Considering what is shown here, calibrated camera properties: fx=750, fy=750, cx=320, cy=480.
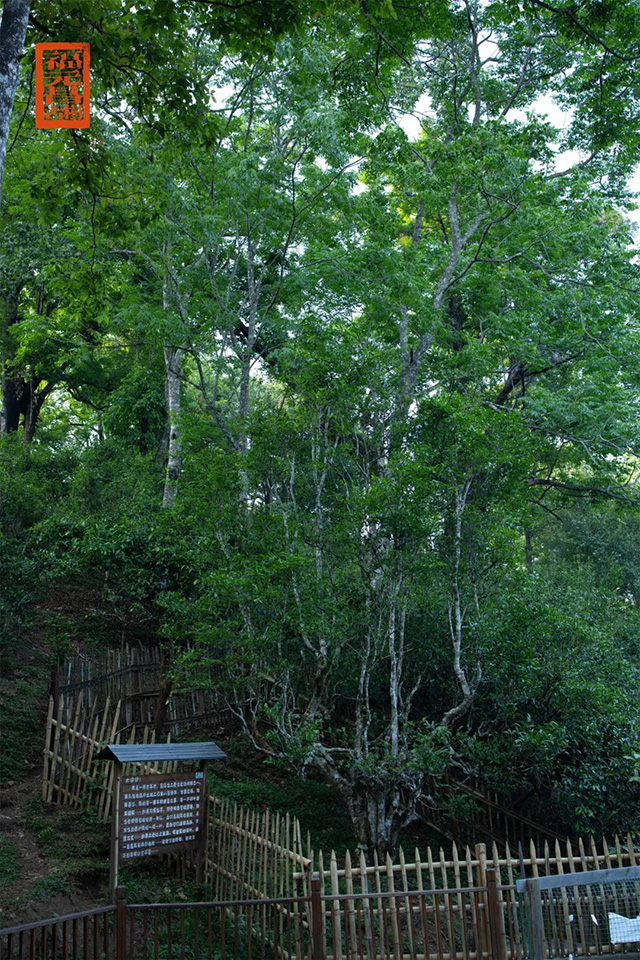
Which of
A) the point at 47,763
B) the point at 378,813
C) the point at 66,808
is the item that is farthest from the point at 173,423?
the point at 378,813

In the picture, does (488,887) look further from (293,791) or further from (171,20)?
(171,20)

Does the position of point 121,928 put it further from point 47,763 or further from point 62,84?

● ● ● ● ●

- What to do
Rewrite all the records above as a numbered list with one line per item, skipping blank lines and leaving out the pictures.

- Output below
1. Considering what is shown here, calibrated camera properties: fx=750, fy=750, cx=320, cy=480.
2. Which of
3. A) the point at 47,763
4. B) the point at 378,813
5. C) the point at 66,808
6. is the item that is farthest from the point at 173,423?
7. the point at 378,813
8. In the picture, does (488,887) look further from (293,791) or further from (171,20)?
9. (171,20)
10. Does the position of point 121,928 put it further from point 47,763 or further from point 62,84?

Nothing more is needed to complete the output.